Face Anti-Spoofing (FAS)

Hardware-based: - Structured-light depth (Apple Face ID) — 30K dot projector maps 3D face; rejects flat prints/screens. - Time-of-flight (ToF) depth — Similar depth-based rejection. - Multi-spectral imaging — NIR + VIS; skin reflectance differs from paper/screen.

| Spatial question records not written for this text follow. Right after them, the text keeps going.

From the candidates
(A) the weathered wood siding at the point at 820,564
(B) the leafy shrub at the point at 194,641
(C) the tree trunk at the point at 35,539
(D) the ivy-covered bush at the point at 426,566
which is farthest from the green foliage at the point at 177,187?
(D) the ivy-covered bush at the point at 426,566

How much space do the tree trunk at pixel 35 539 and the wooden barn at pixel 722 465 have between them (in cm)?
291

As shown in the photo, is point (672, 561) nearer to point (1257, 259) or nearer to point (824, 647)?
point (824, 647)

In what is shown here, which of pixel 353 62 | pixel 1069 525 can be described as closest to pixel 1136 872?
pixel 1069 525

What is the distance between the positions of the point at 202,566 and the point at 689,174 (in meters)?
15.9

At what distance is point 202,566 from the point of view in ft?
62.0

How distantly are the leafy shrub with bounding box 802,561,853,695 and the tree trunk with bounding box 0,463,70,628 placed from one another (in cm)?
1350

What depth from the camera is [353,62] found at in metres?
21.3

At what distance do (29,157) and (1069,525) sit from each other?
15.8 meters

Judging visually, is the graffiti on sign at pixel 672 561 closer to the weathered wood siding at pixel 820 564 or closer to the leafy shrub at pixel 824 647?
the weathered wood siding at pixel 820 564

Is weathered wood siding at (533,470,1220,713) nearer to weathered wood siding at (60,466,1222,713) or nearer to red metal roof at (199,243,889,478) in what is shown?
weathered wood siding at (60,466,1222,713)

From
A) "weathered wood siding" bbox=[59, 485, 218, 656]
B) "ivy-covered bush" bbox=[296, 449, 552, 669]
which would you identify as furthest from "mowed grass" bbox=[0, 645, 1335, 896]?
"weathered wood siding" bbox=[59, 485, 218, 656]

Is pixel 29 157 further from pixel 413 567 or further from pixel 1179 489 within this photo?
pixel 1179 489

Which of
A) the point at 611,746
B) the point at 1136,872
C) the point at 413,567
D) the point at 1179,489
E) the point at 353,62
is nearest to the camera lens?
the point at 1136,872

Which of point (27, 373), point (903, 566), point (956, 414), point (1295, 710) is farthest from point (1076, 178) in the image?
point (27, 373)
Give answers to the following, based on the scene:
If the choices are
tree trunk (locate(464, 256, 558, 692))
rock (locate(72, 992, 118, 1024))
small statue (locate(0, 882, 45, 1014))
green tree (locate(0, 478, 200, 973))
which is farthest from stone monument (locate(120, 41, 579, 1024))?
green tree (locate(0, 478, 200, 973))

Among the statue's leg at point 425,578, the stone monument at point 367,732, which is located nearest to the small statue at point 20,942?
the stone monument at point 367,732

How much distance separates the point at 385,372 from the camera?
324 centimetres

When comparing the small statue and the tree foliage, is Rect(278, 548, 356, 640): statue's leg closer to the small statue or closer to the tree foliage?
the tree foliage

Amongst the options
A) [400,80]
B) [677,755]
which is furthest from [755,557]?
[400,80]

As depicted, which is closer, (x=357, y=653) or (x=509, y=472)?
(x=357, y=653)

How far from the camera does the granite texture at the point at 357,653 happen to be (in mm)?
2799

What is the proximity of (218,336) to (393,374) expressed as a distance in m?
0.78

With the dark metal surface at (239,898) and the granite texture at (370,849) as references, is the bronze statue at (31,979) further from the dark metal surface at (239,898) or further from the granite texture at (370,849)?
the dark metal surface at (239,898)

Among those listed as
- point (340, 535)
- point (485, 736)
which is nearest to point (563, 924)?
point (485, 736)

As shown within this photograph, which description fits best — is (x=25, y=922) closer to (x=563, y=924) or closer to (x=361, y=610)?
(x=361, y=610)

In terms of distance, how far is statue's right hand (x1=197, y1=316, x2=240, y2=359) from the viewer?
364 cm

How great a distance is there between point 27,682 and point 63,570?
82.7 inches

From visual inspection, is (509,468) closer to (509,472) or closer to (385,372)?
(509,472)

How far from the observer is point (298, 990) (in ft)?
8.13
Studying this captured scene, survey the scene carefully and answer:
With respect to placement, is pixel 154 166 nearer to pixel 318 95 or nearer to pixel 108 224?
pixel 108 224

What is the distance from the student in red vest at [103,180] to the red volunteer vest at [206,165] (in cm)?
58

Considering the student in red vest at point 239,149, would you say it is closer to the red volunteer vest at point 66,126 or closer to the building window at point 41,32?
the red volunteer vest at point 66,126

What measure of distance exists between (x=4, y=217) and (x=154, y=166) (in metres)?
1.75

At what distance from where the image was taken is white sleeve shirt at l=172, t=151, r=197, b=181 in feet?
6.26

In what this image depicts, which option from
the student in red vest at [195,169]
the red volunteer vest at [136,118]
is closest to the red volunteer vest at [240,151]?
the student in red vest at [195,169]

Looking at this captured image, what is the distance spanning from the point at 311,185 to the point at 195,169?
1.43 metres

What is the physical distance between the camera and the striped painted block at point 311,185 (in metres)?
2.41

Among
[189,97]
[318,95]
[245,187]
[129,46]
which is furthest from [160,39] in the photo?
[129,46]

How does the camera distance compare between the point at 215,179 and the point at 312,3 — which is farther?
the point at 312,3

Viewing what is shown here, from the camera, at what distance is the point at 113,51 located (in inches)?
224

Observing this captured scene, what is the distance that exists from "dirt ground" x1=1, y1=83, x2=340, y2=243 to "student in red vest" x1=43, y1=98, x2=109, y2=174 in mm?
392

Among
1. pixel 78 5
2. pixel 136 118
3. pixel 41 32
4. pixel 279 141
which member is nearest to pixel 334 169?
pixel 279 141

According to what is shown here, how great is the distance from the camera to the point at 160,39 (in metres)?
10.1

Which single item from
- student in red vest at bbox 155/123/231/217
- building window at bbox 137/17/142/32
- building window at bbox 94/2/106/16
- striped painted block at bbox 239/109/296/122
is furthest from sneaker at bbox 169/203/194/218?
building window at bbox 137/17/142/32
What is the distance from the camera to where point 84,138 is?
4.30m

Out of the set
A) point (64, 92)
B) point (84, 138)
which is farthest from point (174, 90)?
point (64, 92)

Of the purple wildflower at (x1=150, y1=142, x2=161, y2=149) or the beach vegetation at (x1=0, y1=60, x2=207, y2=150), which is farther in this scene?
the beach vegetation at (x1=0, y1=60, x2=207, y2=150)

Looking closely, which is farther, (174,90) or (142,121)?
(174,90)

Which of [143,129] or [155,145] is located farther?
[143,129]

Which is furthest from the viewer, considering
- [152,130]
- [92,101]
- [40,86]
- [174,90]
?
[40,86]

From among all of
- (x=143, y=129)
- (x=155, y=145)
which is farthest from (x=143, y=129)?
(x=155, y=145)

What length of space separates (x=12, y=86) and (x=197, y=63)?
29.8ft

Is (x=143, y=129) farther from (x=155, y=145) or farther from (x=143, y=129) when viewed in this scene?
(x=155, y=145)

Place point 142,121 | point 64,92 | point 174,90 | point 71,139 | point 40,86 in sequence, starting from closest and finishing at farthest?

Software-based (single RGB camera): | Method | Year | Approach | |---|---|---| | LBP / texture analysis | 2011+ | Local Binary Patterns detect micro-texture differences between real skin and print/screen | | De Moiré pattern detection | 2015+ | Detect moiré artifacts from screen replay | | Depth from RGB (PRNet, 3DDFA) | 2018+ | Estimate 3D face shape; flat → spoof | | rPPG (remote PPG) | 2016+ | Detect subtle pulse-induced color changes in facial skin; absent in spoofs | | CDCN (Yu et al.) | 2020 | Central Difference Convolution for fine-grained texture + depth map supervision | | ViTranZFAS | 2022 | Vision Transformer for zero-shot cross-dataset FAS | | FLIP (Cai et al.) | 2023 | Foundation model (CLIP) adapted for FAS; strong cross-dataset generalization | | One-Class FAS | 2024 | Train only on real faces; detect anomalies as spoofs; handles unseen attack types |

Key challenge: Cross-dataset generalization. Models trained on one dataset (CelebA-Spoof) often fail on another (OULU-NPU). Domain generalization and adaptation are active research areas.

Iris Anti-Spoofing

  • Textured contact lens detection — Analyze high-frequency patterns; deep classifiers (D-NetPAD) achieve ~99% accuracy on LivDet-Iris.
  • Printed iris — Detect print artifacts (dot patterns, paper texture, lack of specular reflection).
  • Pupil dynamics — Real pupils dilate/constrict in response to light; static images don't.
  • 3D structure — Real irises are concave; prints are flat.

Fingerprint Anti-Spoofing (Liveness Detection)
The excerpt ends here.